• Aufgabe 1
Gib aus dem Text zur Bitkom-Umfrage den Abschnitt von "- 89%: Weiterbildungen" bis "ab 14 Jahren!" wortgetreu wieder.

• Zitierter Text
——
Der Digitalverband Bitkom veröffentlicht die Ergebnisse einer repräsentativen Umfrage zur "Arbeit und Qualifizierung in der digitalen Welt". Manche Daten sind interessant, doch wer aus dieser Quelle neue Ein- und Ausblicke erwartet, wird enttäuscht. Mit Kernthesen wie "Mit der Digitalisierung verändern sich Berufe oder verschwinden ganz – und neue entstehen", drängt sich die Erinnerung an das Merkel'sche Internet-Neuland auf.
Der Besuch der alten Dame
Die alte Dame E-Learning wird heute häufig nicht mehr unter ihrem Mädchennamen ausgeführt. Sie trägt das gleiche Outfit, aber unter dem neuen Namen Digital Learning. Leider vermehren sich auch abgeleitete Thesen, Veröffentlichungen und Meinungen, die 10 oder mehr Jahre alt sein könnten. Dabei stecken im Detail der Zahlen aus der Studie einige interessante Aspekte.
Deutliche Zahlen setzen den Ton
Die ersten Zahlen sind unmissverständlich und deutlich. Die Befragten stimmen wie folgt zu:
- 92%: Im Zusammenhang mit Digitalisierung wird lebenslanges Lernen immer wichtiger.
- 89%: Weiterbildungen zu Digitalthemen erhöhen die Chancen auf dem Arbeitsmarkt.
- 88%: Um im Beruf erfolgreich zu sein, muss man sich heute auch zu digitalen Technologien weiterbilden.
Bei einer Stichprobengröße von 1.010 ist zu hoffen, dass die soziale Erwünschtheit als naheliegender Distraktor berücksichtigt wurde. Zudem: das Alter der Befragten bei diese Frage war ab 14 Jahren!
Eine erste "starke" Zahl sind die genannten 80% der Befragten für die digitale Technologien eine große Bedeutung für ihre tägliche Arbeit haben. Wenn dem so ist, dann widerlegt das die häufig aufgeführte These, Digitalisierung sei aktuell noch ein Thema der (Ober-) Klasse der Denkarbeiter. Dass 77% Digitalkompetenz als wichtig bewerten, ist dann natürlich folgerichtig.
Angebotslücken
Aufsetzend auf den vorhergehenden Zahlen ist es dann aber eher unlogisch, dass deutliche Mehrheiten zu diversen Digitalthemen keine Weiterbildung gemacht haben, da sie diese für ihren Job auch nicht für relevant halten.
——
• Angezeigte Daten
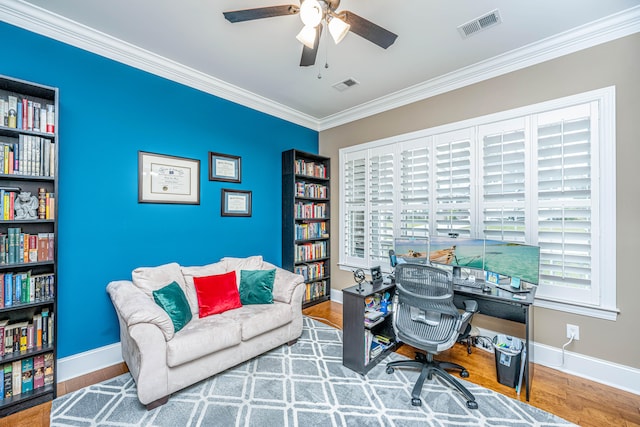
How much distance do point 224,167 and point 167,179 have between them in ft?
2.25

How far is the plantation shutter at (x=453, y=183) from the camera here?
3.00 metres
——
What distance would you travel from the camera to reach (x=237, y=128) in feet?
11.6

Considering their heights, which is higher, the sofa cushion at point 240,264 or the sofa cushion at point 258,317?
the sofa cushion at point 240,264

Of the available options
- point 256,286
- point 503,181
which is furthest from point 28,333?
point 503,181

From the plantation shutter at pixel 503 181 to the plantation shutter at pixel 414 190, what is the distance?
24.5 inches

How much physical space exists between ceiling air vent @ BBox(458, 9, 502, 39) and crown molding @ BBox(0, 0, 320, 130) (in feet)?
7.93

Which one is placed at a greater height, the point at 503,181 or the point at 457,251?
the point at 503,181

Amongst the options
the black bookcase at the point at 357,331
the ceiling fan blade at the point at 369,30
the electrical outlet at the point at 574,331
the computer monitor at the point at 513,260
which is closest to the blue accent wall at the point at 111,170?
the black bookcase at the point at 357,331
——
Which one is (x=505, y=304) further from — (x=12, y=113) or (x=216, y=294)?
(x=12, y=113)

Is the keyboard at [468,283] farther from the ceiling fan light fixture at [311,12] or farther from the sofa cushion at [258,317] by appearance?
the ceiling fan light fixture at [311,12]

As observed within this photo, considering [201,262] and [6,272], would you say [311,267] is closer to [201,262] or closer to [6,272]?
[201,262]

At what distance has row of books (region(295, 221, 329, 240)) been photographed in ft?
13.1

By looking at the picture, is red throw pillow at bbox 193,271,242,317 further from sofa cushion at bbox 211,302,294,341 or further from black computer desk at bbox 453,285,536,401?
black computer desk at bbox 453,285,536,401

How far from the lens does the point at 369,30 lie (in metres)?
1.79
——
• Aufgabe 2
Schreib aus den Einträgen oben die Zeilen von der Zeile mit "How far is the" bis zur Zeile mit "3.00 metres" wortgetreu ab, beide Zeilen eingeschlossen.

• Lösung 1
- 89%: Weiterbildungen zu Digitalthemen erhöhen die Chancen auf dem Arbeitsmarkt.
- 88%: Um im Beruf erfolgreich zu sein, muss man sich heute auch zu digitalen Technologien weiterbilden.
Bei einer Stichprobengröße von 1.010 ist zu hoffen, dass die soziale Erwünschtheit als naheliegender Distraktor berücksichtigt wurde. Zudem: das Alter der Befragten bei diese Frage war ab 14 Jahren!

• Lösung 2
How far is the plantation shutter at (x=453, y=183) from the camera here?
3.00 metres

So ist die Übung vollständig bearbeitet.